Recreation : Land-based recreation : Summary

A summary of potential effects

Soil compaction


Modification of habitat


Disturbance to wildlife


Intertidal areas can come under considerable pressure from recreational activities as not only do they support a variety of land based activities, such as walking and horse riding, but they also provide access channels to the water for waterside recreation.

There are a range of potential impacts which land-based recreational activities may have on the natural environment. Some will be as a direct result of the activity (e.g. erosion caused by trampling), whereas others are indirect (e.g. the clearing of land to provide parking or other facilities).

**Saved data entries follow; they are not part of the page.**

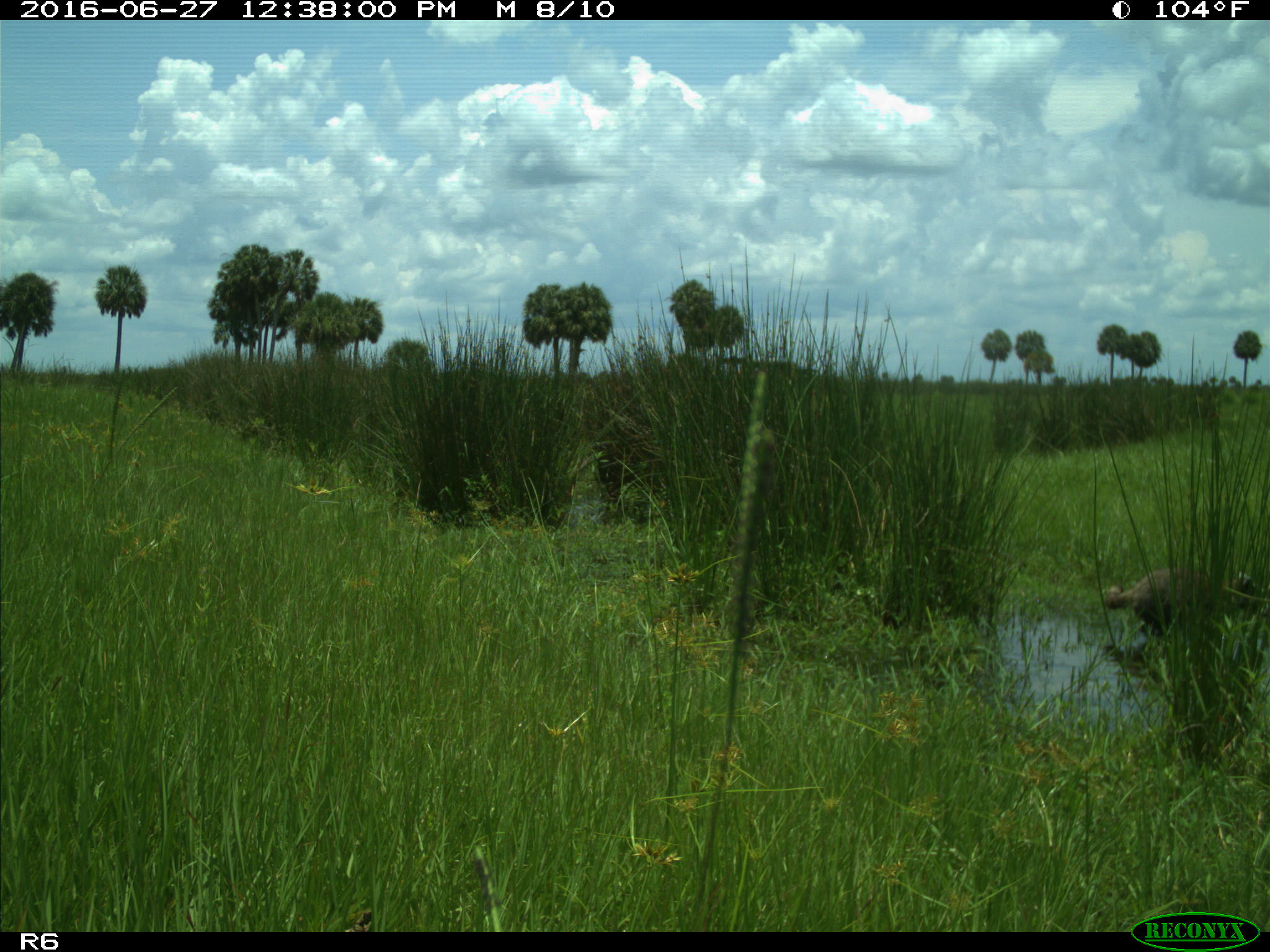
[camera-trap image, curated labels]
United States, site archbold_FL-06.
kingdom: Animalia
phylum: Chordata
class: Mammalia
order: Carnivora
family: Procyonidae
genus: Procyon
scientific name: Procyon lotor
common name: common raccoon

Changes to the feature associated with land-based recreation do not necessarily lead to impacts. The level of acceptable change determines the stage at which a site-level change will become an impact.

Soil Compaction

Impacts associated with trampling vary according to the nature of the site, the soil which constitutes the feature, and the levels and types of recreational activities.

Impacts are particularly severe in and around sand dune areas. This is because these areas form major access points to beaches and also possibly because participants are unaware of their significance and vulnerability.


As with soil compaction, erosion of a feature is also caused by exertion of pressure. However, the greatest erosional forces exerted on a feature come from natural sources such as rain, wind and, in the intertidal area, wave action

As recreational activities tend to be concentrated along specific access routes or in small areas, their impact can be magnified, causing significant erosional patches within a site or feature. Such erosion is particularly evident in coastal areas frequented by walkers and in the vicinity of heavily used access points. Recreation may have a particular erosional impact on sand dunes and sand flats.

Modification of Habitat

The construction of car parks and other landside development often involves extensive site preparation and can result in feature modification and impact.

Over the longer term, the magnitude of impacts from formal car parking may be partially offset by a reduction in the impacts associated with unmanaged parking in sensitive areas, such as in between sand dunes.


Recreational participants may be a localised source of litter, although much of the litter found on beaches and intertidal areas originates from other landside sources or from ships.

Disturbance to Wildlife

Seals are a particularly attractive species for wildlife watchers. As a result, accessible colonies of seals in mSAC areas are coming under increasing pressure from visitors. These visitors can cause disturbance to the seals, although the long-term impacts are uncertain.

Disturbance to birds may result from many activities. The evidence of the impact of these short term events on wider population levels is not conclusive.


Where used too close to dry vegetation, disposable barbecues can decimate large areas of vegetation in sensitive areas. Vegetated sand dunes are particularly susceptible as people often light barbecues in close proximity to car parks or in-between sand dunes in an attempt to avoid the wind.